In the following, when I use EZW, I mean the reorganisation of the wavelet coefficients as described above only, not the compression part. The compression doesn't change anything, it just makes it less clear what happens.

When you do lossy EZW, you throw away the coefficients that you don't need to meet the quality criteria you set for the reconstruction. These coefficients are the small ones, because these are the ones that add the extra detail. Due to the way EZW works, these are also the coefficients that are encoded at the end of the EZW stream. The threshold for lossy EZW is often based on visual criteria and acceptable PSNR after reconstruction.

Since you simply throw away the small coefficients, lossy EZW looks a lot like hard thresholding, but it isn't, because the small coefficients at the end of the stream are used also to lift the already decoded coefficients to their original level. So if you do not have these small coefficients, all the other coefficients will be too small. Furthermore, this difference is the same for all coefficients. This means that lossy EZW is identical to soft thresholding.

**Conclusion 1**: Lossy EZW is identical to wavelet shrinkage using soft thresholding.

**Conclusion 2**: You can use lossy EZW to do noise reduction and data compression in one go!

I have tried to explain the deeper thoughts behind EZW encoding and shown how to implement it. I think that this explanation together with [Sha93] enables a rapid implementation of an EZW encoder.

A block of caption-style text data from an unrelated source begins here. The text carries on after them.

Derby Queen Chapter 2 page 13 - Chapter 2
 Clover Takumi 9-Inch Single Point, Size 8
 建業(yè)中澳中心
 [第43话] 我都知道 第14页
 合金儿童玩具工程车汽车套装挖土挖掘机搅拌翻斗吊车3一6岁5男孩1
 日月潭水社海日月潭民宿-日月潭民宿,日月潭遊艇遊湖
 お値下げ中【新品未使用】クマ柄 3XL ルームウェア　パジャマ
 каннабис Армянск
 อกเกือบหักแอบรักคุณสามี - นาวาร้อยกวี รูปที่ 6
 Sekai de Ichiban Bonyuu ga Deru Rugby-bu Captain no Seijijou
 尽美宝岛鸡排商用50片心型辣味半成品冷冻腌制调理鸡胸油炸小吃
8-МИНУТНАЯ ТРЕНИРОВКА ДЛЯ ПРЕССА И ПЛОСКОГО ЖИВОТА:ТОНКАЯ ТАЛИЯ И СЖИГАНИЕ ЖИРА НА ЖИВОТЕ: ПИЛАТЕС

- The implementation presented here was on a high level and
leaves room for many optimizations;
- EZW encoding does not really compress anything, it only reorders wavelet coefficients in such a way that they can be compressed very efficiently. An EZW encoder should therefore always be followed by a symbol encoder, for instance an arithmetic encoder (as in [Sha93]);

- [Sha93]
**Shapiro**, J. M.*EMBEDDED IMAGE CODING USING ZEROTREES OF WAVELET COEFFICIENTS.*- IEEE Transactions on Signal Processing, Vol. 41, No. 12 (1993),
p. 3445-3462.
- [Cre97]
**Creusere**, C. D.*A NEW METHOD OF ROBUST IMAGE COMPRESSION BASED ON THE EMBEDDED ZEROTREE WAVELET ALGORITHM.*- IEEE Transactions on Image Processing, Vol. 6, No. 10 (1997),
p. 1436-1442.
- [Alg95]
**Algazi**, V. R. and R.R.**Estes**.*ANALYSIS BASED CODING OF IMAGE TRANSFORM AND SUBBAND COEFFICIENTS.*- Proceedings of the SPIE, Vol. 2564 (1995), p. 11-21.
- [Don95]
**Donoho**, D. L.*DE-NOISING BY SOFT-THRESHOLDING.*- IEEE Transactions on Information Theory, Vol. 41, No. 3 (1995), p. 613-627.